Viele Investor*innen sagen, man muss 100% fokussiert sein und im Start-up arbeiten. Dass ich schon selbständig bin, wird tatsächlich auch kritisch gesehen. Obwohl es synergetisch ist! Man kann neue Kund*innen generieren, gerade über die große Sichtbarkeit. Aber ob die Präsenz in allen Bereichen sich positiv auswirken wird, kann ich noch nicht abschließend sagen – bis jetzt schon.
Sehen Sie sich denn in erster Linie als Wissenschaftlerin, Influencerin oder Unternehmerin?
Ich kann das gar nicht deutlich trennen. Ich merke, dass ich im Forschungsbereich auch unternehmerisch denke. Und bei Fachkonferenzen überlege ich auch genau, wie ich möglichst gut kommunizieren kann.
Gab es Situationen, in denen diese Rollen in Konflikt geraten sind?
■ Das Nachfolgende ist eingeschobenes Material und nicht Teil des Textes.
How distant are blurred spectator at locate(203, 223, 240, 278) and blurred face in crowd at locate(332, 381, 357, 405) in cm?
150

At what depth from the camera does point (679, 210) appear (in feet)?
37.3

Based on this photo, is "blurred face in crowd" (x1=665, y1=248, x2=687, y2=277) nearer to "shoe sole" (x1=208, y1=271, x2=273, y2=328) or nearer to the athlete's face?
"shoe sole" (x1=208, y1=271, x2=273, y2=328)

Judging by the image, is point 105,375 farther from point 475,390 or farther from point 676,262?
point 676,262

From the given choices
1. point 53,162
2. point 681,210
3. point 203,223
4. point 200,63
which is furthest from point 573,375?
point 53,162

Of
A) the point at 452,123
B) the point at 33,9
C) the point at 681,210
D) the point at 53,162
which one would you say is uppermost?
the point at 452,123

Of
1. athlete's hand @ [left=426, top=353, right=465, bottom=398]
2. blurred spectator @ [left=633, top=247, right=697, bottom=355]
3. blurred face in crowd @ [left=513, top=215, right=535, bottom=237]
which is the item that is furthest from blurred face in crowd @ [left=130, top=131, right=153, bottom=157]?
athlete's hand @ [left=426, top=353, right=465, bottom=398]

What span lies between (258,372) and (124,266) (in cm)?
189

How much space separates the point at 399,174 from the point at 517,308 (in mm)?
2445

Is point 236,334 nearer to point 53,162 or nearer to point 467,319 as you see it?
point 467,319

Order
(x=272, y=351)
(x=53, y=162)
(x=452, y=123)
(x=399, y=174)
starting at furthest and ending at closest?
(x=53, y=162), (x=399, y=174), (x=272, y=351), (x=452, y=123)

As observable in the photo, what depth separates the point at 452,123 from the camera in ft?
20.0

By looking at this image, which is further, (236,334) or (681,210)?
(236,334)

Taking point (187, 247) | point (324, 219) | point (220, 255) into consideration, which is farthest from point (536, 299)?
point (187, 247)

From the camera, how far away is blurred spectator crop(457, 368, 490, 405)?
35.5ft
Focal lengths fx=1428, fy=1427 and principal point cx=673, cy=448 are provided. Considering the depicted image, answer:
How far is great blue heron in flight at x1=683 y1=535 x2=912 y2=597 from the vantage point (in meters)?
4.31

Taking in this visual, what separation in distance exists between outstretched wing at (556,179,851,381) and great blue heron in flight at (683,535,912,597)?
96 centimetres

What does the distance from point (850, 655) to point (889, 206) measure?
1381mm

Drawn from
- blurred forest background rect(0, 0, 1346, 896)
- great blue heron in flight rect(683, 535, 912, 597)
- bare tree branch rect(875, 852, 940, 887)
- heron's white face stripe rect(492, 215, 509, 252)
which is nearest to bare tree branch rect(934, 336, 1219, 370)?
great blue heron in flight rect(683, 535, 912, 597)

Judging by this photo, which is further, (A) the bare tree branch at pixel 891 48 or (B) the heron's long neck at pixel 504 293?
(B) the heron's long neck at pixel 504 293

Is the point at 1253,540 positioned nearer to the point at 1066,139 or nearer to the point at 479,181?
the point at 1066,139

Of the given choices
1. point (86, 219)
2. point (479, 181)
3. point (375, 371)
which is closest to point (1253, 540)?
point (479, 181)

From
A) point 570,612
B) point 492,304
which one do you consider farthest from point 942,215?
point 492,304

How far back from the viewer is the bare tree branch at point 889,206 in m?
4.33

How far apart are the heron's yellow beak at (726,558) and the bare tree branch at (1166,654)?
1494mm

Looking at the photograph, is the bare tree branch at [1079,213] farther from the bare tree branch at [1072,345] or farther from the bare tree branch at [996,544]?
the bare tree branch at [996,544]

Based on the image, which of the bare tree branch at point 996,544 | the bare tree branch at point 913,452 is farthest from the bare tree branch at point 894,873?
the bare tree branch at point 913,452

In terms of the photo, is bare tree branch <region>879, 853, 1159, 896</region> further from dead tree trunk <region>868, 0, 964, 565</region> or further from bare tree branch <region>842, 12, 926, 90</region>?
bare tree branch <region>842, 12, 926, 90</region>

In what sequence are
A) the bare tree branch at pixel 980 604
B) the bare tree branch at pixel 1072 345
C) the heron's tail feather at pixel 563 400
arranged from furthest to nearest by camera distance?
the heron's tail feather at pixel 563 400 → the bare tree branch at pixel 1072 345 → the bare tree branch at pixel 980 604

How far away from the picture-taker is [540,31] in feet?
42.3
Konflikt würde ich es nicht nennen. Ich bewege mich eher in drei verschiedenen Welten. In der Wissenschaft bin ich einfach eine Doktorandin. Wenn ich auf einer Konferenz bin, kennt mich ein Teil meines Netzwerks. Und dann gehe ich zu einer Veranstaltung, wo ich als Wissenschaftskommunikatorin eingeladen bin, und alle kennen mich. Das sind große Unterschiede, mit denen ich erst einmal klarkommen muss. Die Start-up-Szene ist wieder ganz anders. Das macht es spannend, es wird nicht langweilig.
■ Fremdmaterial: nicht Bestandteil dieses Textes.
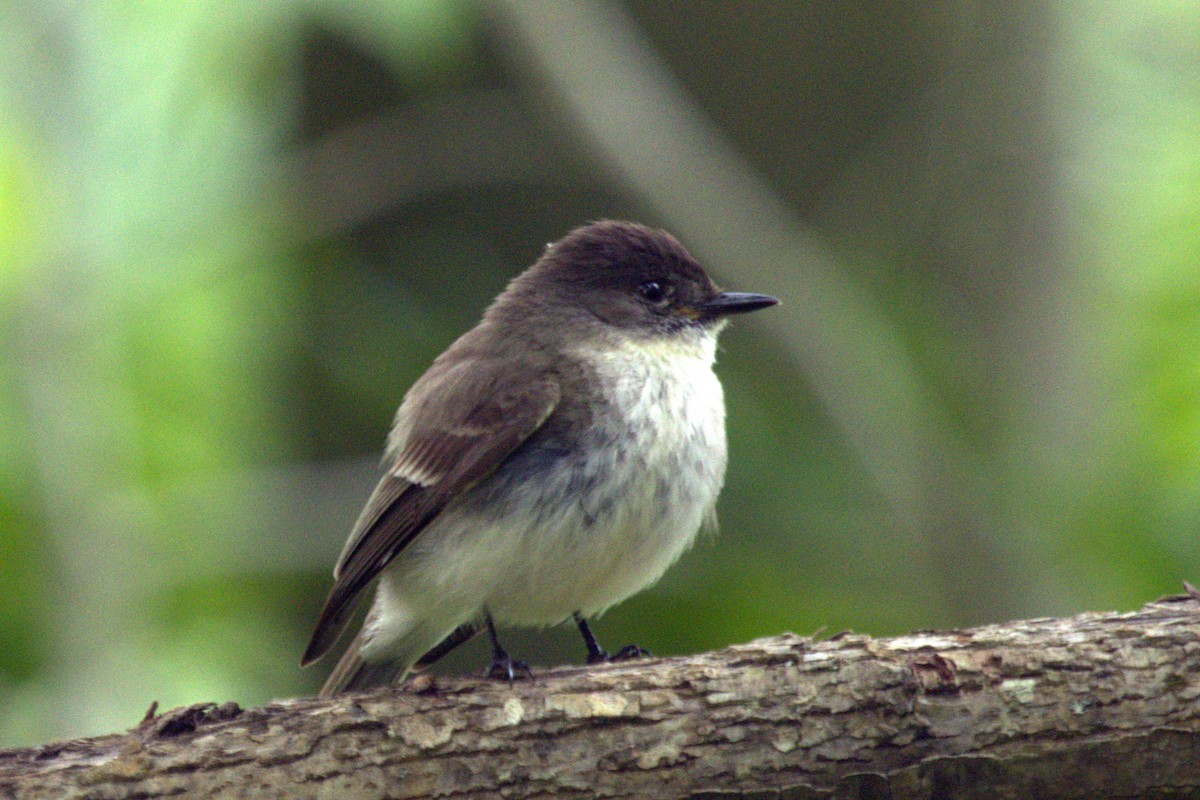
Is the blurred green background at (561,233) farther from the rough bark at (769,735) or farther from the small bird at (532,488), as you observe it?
the rough bark at (769,735)

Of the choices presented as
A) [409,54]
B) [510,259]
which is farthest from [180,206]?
[510,259]

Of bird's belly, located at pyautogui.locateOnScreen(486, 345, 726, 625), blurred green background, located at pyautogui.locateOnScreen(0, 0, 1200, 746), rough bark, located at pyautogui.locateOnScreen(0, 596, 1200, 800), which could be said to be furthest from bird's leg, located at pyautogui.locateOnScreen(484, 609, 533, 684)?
blurred green background, located at pyautogui.locateOnScreen(0, 0, 1200, 746)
Was können Ihrer Meinung nach Wissenschaft und Industrie voneinander lernen?
An der Uni finde ich die Strukturen teilweise veraltet und verstaubt. Doktorand*innen arbeiten mit 50 oder 65%-Stellen und müssen am Wochenende und an Feiertagen ins Labor. Das wird nicht bezahlt oder überhaupt wahrgenommen. Da wird es früher oder später Probleme für die Universitäten geben, gute Mitarbeitende zu bekommen und zu halten. Ich habe auch manchmal mit mir gerungen, ob ich jungen Leuten überhaupt empfehlen soll eine Promotion zu machen. Sie bekommen weniger Geld, sind die ganze Zeit im Labor. In der Industrie verdient man gefühlt das Doppelte und hat einen Nine-to-Five-Job.
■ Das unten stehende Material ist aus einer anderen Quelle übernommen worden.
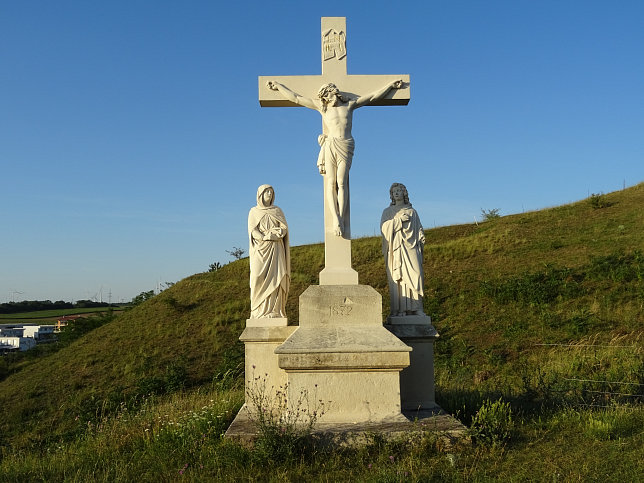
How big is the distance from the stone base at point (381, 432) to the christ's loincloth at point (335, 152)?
2935mm

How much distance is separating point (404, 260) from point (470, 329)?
35.9ft

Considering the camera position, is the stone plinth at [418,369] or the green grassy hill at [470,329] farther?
the green grassy hill at [470,329]

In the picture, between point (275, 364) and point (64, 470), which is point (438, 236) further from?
point (64, 470)

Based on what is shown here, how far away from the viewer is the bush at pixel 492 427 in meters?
4.49

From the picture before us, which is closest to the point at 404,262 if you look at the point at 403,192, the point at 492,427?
the point at 403,192

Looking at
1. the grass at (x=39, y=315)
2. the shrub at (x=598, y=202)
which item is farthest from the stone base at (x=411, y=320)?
the grass at (x=39, y=315)

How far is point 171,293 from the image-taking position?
1024 inches

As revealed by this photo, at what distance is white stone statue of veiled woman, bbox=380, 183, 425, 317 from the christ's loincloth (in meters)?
0.91

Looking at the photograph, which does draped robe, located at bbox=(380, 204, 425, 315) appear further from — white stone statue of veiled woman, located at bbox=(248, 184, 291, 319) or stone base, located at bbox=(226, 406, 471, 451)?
stone base, located at bbox=(226, 406, 471, 451)

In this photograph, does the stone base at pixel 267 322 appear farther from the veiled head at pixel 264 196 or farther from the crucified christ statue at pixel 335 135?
the veiled head at pixel 264 196

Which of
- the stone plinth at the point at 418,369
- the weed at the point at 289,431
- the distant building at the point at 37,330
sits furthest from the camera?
the distant building at the point at 37,330

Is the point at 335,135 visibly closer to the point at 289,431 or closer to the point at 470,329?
the point at 289,431

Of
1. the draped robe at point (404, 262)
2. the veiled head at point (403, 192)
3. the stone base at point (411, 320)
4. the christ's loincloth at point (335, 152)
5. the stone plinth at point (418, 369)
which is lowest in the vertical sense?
the stone plinth at point (418, 369)

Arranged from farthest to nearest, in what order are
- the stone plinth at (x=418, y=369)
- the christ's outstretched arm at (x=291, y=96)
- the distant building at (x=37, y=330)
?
the distant building at (x=37, y=330), the christ's outstretched arm at (x=291, y=96), the stone plinth at (x=418, y=369)
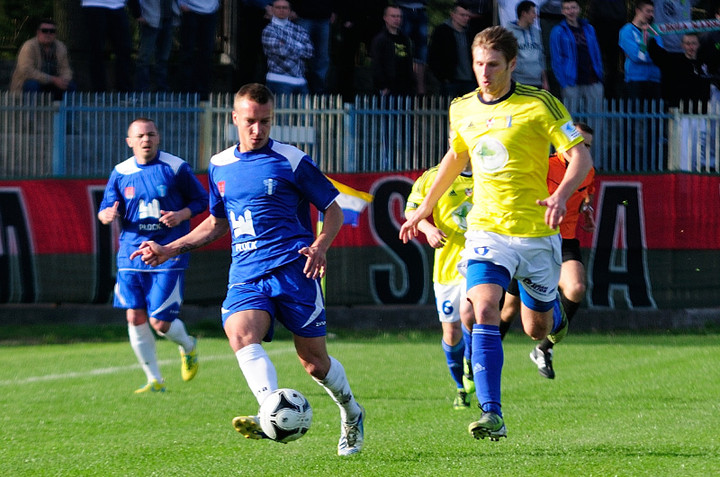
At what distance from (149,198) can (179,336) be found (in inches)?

Natürlich gibt es auch Nachteile in der Industrie. Es gibt nicht diese Freiheit. Man hat ein Projekt, das muss abgearbeitet werden. Die Auftraggeber*innen wollen vielleicht das eine, aber das andere wäre wissenschaftlich interessanter oder sinnvoller. Ich würde mir wünschen, dass die Industrie einen gewissen Prozentsatz ihres Umsatzes für Projekte ausgibt, die vielleicht nicht sofort verwertbar sind. So könnte ein Stück universitäre Freiheit in die Industrie getragen werden und andererseits die verstaubten Strukturen an den Universitäten mit Hilfe von „New Work“ verändert werden.
Wie könnte das aussehen?
Wir haben bei Fraunhofer so genannte „Working Spaces“, wo niemand einen festen Platz hat. Dadurch entstehen neue Kooperationen innerhalb unseres Instituts, weil die Studierenden miteinander reden. Und es gibt Doppelspitzen, das heißt, es gibt nicht nur eine Person, die eine Arbeitsgruppe oder eine Organisationseinheit leitet. Das funktioniert super und nimmt ein bisschen den Druck raus. Das würde ich mir auch für die Universität wünschen.
Problematisch finde ich auch, dass es an Universitäten nur einen Weg gibt. Stichwort Wissenschaftszeitvertragsgesetz. Entweder du wirst Professor*in oder du fliegst raus. Manche Forschende wollen aber nicht Professor*innen werden, sondern würden lieber weiter im Labor arbeiten. Aber auf diesem Niveau könne Forschende nur selten bleiben, weil es nur wenige unbefristete Stellen an den Universitäten gibt. Entweder man wird hochgepusht oder man fliegt raus. Das könnte man anpassen, analog zur Industrie.